La ville recèle encore trois beaux spécimens de brasseries-malteries épargnés par les guerres :

Face au marché couvert, on rejoint l'ancienne place au Bois, aujourd'hui rue Saint-Jacques. La construction de la brasserie-malterie LA CAMBRÉSIENNE remonte à la seconde moitié du 19ème siècle, elle aurait été établie sur le site de l'ancien hôpital Saint-Jacques-au-Bois, qui abritait déjà une brasserie. En 1927, elle était la propriété de M Édouard BIDAULT et produisait, à cette époque, 36 000 hl. Elle est remarquable grâce à son immense touraille. Elle cessera son activité entre les deux guerres. C'était une des plus importantes brasseries du Cambrésis avec une production de 60 000 hl. On note l'utilisation de la polychromie pour le décor en céramique se sa façade. Sous l'arc d'une fenêtre apparaît la tête du légendaire roi Gambrinus.

 

cambresienne 2

 

Établie rue Saint-Georges vers 1805, sur le site d'une autre brasserie du 18ème siècle, la brasserie SAINT GEORGES devint la société par actions WENIS FRERES, FALLEUR et MARISSAL, et son activité s'arrêtera en 1940. La brasserie proprement dite a été détruite, ne subsiste que la malterie avec sa touraille carrée où la cheminée d'aération remplace la girouette.
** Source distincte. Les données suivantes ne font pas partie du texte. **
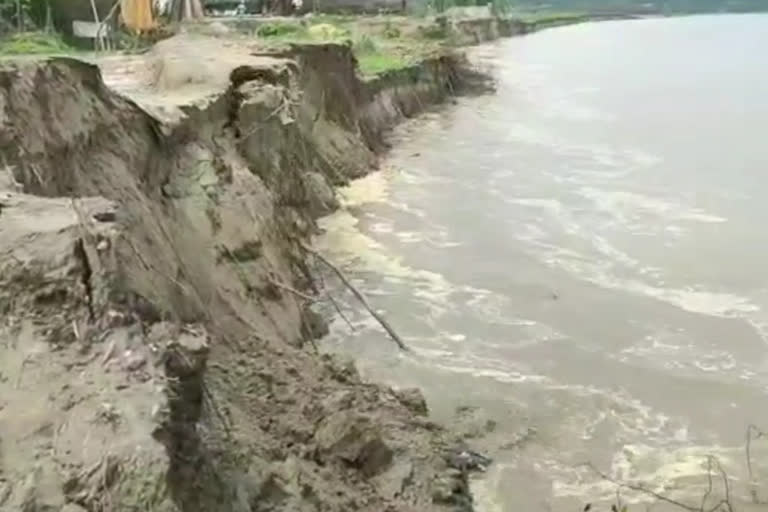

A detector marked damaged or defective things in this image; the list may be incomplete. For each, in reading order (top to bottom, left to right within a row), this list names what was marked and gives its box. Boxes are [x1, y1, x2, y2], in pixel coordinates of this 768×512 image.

On remarque la forme plein cintre des baies, l'alternance de briques brunes et roses de la corniche et des arcades. La représentation sculptée de Saint Georges terrassant le dragon ou de Saint Michel sans son cheval est unique dans le Cambrésis et rappelle que la tradition brassicole préconise de fabriquer la bière entre la Saint Michel le 29 septembre et la Saint Georges le 23 avril.

 

Saint Georges 11

 

Direction Niergnies, rue Saint Ladre, la troisième brasserie est un ensemble du 19ème siècle, composé d'un logement de contre-maître, d'une brasserie-malterie auxquels s'adjoignent bureaux, grande cour, entrepôt, hangar et atelier de réparation... Les immeubles réservés à la fabrication et à l'élaboration de la bière datent de 1890. La brasserie produisait 50 000 hl de bières et de limonades.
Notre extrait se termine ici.